Records of spatial reasoning questions

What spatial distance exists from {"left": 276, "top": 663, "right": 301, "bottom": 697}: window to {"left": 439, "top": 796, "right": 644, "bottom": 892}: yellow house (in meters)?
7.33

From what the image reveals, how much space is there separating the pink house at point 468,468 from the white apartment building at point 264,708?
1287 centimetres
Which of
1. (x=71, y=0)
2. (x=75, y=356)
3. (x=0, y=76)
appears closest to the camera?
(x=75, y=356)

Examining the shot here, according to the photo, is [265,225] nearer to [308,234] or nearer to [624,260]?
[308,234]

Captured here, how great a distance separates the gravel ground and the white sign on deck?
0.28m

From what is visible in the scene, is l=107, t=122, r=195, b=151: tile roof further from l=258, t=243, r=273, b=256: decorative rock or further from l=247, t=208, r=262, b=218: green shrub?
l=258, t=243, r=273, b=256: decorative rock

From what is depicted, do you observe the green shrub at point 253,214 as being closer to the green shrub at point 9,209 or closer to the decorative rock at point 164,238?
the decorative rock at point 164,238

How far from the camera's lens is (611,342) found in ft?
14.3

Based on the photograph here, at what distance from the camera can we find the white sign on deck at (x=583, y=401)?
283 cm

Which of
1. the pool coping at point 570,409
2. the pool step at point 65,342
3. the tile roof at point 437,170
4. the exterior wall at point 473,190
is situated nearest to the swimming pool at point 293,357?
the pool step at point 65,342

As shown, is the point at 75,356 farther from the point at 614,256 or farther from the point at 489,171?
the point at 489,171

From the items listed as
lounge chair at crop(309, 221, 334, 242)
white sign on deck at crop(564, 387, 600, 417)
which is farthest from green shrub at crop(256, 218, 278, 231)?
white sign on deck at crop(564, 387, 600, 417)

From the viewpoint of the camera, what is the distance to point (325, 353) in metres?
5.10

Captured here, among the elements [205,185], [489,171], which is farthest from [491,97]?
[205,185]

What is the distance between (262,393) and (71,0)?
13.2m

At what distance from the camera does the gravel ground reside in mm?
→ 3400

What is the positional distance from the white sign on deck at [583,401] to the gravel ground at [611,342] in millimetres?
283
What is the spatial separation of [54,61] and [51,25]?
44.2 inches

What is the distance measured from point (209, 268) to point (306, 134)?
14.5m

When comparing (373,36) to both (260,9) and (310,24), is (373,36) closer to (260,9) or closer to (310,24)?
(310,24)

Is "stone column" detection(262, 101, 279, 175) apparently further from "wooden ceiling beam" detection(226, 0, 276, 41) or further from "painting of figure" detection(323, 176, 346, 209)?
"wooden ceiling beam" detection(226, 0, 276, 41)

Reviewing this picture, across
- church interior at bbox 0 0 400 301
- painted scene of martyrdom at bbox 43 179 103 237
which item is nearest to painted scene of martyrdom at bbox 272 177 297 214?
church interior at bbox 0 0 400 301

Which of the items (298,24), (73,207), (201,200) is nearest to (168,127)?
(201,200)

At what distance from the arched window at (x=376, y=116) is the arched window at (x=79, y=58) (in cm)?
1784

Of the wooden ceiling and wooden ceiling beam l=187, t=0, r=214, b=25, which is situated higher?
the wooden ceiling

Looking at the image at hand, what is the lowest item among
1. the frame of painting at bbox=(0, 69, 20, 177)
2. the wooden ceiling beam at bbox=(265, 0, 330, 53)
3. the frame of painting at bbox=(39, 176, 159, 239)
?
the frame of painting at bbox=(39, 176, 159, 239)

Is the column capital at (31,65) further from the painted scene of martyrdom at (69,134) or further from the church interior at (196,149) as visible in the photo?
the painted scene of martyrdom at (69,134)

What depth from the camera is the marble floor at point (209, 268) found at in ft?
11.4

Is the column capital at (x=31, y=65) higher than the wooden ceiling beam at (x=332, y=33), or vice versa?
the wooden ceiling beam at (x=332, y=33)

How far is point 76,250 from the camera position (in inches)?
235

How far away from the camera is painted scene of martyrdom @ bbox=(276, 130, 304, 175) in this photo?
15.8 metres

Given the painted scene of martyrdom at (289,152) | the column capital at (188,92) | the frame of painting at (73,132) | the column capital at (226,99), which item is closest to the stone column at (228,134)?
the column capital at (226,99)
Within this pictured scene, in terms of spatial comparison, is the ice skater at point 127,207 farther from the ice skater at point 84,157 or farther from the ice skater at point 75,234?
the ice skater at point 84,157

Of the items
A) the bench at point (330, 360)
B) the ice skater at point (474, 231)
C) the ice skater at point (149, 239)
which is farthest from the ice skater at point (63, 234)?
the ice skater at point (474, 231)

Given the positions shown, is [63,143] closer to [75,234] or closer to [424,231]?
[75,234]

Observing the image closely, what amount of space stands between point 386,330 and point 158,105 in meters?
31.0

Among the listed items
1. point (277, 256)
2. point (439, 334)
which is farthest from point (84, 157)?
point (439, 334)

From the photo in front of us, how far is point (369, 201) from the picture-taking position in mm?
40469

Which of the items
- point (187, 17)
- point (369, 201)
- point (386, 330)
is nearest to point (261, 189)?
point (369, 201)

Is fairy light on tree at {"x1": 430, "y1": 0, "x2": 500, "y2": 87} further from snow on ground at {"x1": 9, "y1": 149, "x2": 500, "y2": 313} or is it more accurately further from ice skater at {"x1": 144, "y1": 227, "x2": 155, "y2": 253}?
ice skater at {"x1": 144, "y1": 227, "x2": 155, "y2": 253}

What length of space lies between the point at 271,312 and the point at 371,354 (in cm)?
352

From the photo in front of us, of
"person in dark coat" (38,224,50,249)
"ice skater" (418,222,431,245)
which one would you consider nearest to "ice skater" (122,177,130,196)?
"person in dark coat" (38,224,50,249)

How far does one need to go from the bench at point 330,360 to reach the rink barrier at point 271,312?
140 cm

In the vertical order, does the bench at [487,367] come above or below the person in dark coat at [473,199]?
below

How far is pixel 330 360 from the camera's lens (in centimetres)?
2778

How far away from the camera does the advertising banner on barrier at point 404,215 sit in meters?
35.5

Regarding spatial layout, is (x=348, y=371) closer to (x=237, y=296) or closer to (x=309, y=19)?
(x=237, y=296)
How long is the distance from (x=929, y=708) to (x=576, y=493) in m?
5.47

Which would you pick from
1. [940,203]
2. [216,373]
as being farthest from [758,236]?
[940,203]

__Written task__:
Write down the full listing again, exactly.

__Correct answer__:
What spatial distance exists from {"left": 276, "top": 663, "right": 301, "bottom": 697}: window to {"left": 439, "top": 796, "right": 644, "bottom": 892}: yellow house (in meters)?
7.33

From what the image reveals, how much space is there separating the pink house at point 468,468 from the white apartment building at point 264,708?
1287 centimetres
Which of
1. (x=71, y=0)
2. (x=75, y=356)
3. (x=0, y=76)
appears closest to the camera?
(x=75, y=356)

Examining the shot here, according to the photo, is [265,225] nearer to [308,234] or nearer to [624,260]?
[308,234]

Captured here, how great a distance separates the gravel ground and the white sign on deck?
0.28m

From what is visible in the scene, is l=107, t=122, r=195, b=151: tile roof further from l=258, t=243, r=273, b=256: decorative rock or further from l=247, t=208, r=262, b=218: green shrub?
l=258, t=243, r=273, b=256: decorative rock

From what is depicted, do you observe the green shrub at point 253,214 as being closer to the green shrub at point 9,209 or closer to the decorative rock at point 164,238?
the decorative rock at point 164,238

How far from the camera's lens is (611,342) found in ft?
14.3

Based on the photograph here, at what distance from the camera can we find the white sign on deck at (x=583, y=401)?
283 cm

Which of
1. the pool coping at point 570,409
2. the pool step at point 65,342
3. the tile roof at point 437,170
4. the exterior wall at point 473,190
is situated nearest to the swimming pool at point 293,357?
the pool step at point 65,342

As shown, is the point at 75,356 farther from the point at 614,256 or farther from the point at 489,171?
the point at 489,171

From the items listed as
lounge chair at crop(309, 221, 334, 242)
white sign on deck at crop(564, 387, 600, 417)
which is farthest from green shrub at crop(256, 218, 278, 231)?
white sign on deck at crop(564, 387, 600, 417)

From the viewpoint of the camera, what is the distance to point (325, 353) in metres?
5.10

Captured here, among the elements [205,185], [489,171], which is farthest from [491,97]?
[205,185]

What is the distance between (262,393) and (71,0)?
13.2m

At what distance from the camera does the gravel ground reside in mm?
→ 3400

What is the positional distance from the white sign on deck at [583,401] to the gravel ground at [611,342] in millimetres?
283
What is the spatial separation of [54,61] and [51,25]?
44.2 inches

What is the distance measured from point (209, 268) to point (306, 134)?
14.5m

When comparing (373,36) to both (260,9) and (310,24), is (373,36) closer to (260,9) or closer to (310,24)?
(310,24)

Is "stone column" detection(262, 101, 279, 175) apparently further from "wooden ceiling beam" detection(226, 0, 276, 41) or further from "painting of figure" detection(323, 176, 346, 209)?
"wooden ceiling beam" detection(226, 0, 276, 41)

Reviewing this picture, across
- church interior at bbox 0 0 400 301
- painted scene of martyrdom at bbox 43 179 103 237
which item is nearest to painted scene of martyrdom at bbox 272 177 297 214?
church interior at bbox 0 0 400 301

Which of the items (298,24), (73,207), (201,200) is nearest to (168,127)?
(201,200)

At what distance from the arched window at (x=376, y=116) is the arched window at (x=79, y=58) (in cm)?
1784

Of the wooden ceiling and wooden ceiling beam l=187, t=0, r=214, b=25, which is situated higher?
the wooden ceiling

Looking at the image at hand, what is the lowest item among
1. the frame of painting at bbox=(0, 69, 20, 177)
2. the wooden ceiling beam at bbox=(265, 0, 330, 53)
3. the frame of painting at bbox=(39, 176, 159, 239)
?
the frame of painting at bbox=(39, 176, 159, 239)

Is the column capital at (31,65) further from the painted scene of martyrdom at (69,134) or further from the church interior at (196,149) as visible in the photo?
the painted scene of martyrdom at (69,134)

What depth from the camera is the marble floor at point (209, 268) found at in ft?
11.4

Is the column capital at (x=31, y=65) higher than the wooden ceiling beam at (x=332, y=33), or vice versa?
the wooden ceiling beam at (x=332, y=33)

How far is point 76,250 from the camera position (in inches)?
235

How far away from the camera is painted scene of martyrdom @ bbox=(276, 130, 304, 175) in this photo?
15.8 metres

Given the painted scene of martyrdom at (289,152) | the column capital at (188,92) | the frame of painting at (73,132) | the column capital at (226,99), which item is closest to the stone column at (228,134)?
the column capital at (226,99)
Within this pictured scene, in terms of spatial comparison, is the ice skater at point 127,207 farther from the ice skater at point 84,157 or farther from the ice skater at point 75,234?
the ice skater at point 84,157

Of the items
A) the bench at point (330, 360)
B) the ice skater at point (474, 231)
C) the ice skater at point (149, 239)
which is farthest from the ice skater at point (63, 234)?
the ice skater at point (474, 231)

Given the positions shown, is [63,143] closer to [75,234] or closer to [424,231]?
[75,234]

Observing the image closely, what amount of space stands between point 386,330 and point 158,105 in meters?
31.0

Among the listed items
1. point (277, 256)
2. point (439, 334)
which is farthest from point (84, 157)?
point (439, 334)

From the photo in front of us, how far is point (369, 201) from the picture-taking position in mm?
40469

Which of the items
- point (187, 17)
- point (369, 201)
- point (386, 330)
is nearest to point (261, 189)?
point (369, 201)

Is fairy light on tree at {"x1": 430, "y1": 0, "x2": 500, "y2": 87} further from snow on ground at {"x1": 9, "y1": 149, "x2": 500, "y2": 313} or is it more accurately further from ice skater at {"x1": 144, "y1": 227, "x2": 155, "y2": 253}?
ice skater at {"x1": 144, "y1": 227, "x2": 155, "y2": 253}

What length of space lies between the point at 271,312 and the point at 371,354 (in cm)?
352

From the photo in front of us, of
"person in dark coat" (38,224,50,249)
"ice skater" (418,222,431,245)
which one would you consider nearest to "ice skater" (122,177,130,196)?
"person in dark coat" (38,224,50,249)

How far does one need to go from the bench at point 330,360 to reach the rink barrier at point 271,312?
140 cm

In the vertical order, does the bench at [487,367] come above or below the person in dark coat at [473,199]?
below

How far is pixel 330 360 from the camera's lens (in centimetres)?
2778

How far away from the camera does the advertising banner on barrier at point 404,215 sit in meters?
35.5

Regarding spatial layout, is (x=348, y=371) closer to (x=237, y=296) or closer to (x=309, y=19)?
(x=237, y=296)
How long is the distance from (x=929, y=708) to (x=576, y=493) in m?
5.47

Which would you pick from
1. [940,203]
2. [216,373]
as being farthest from [758,236]?
[940,203]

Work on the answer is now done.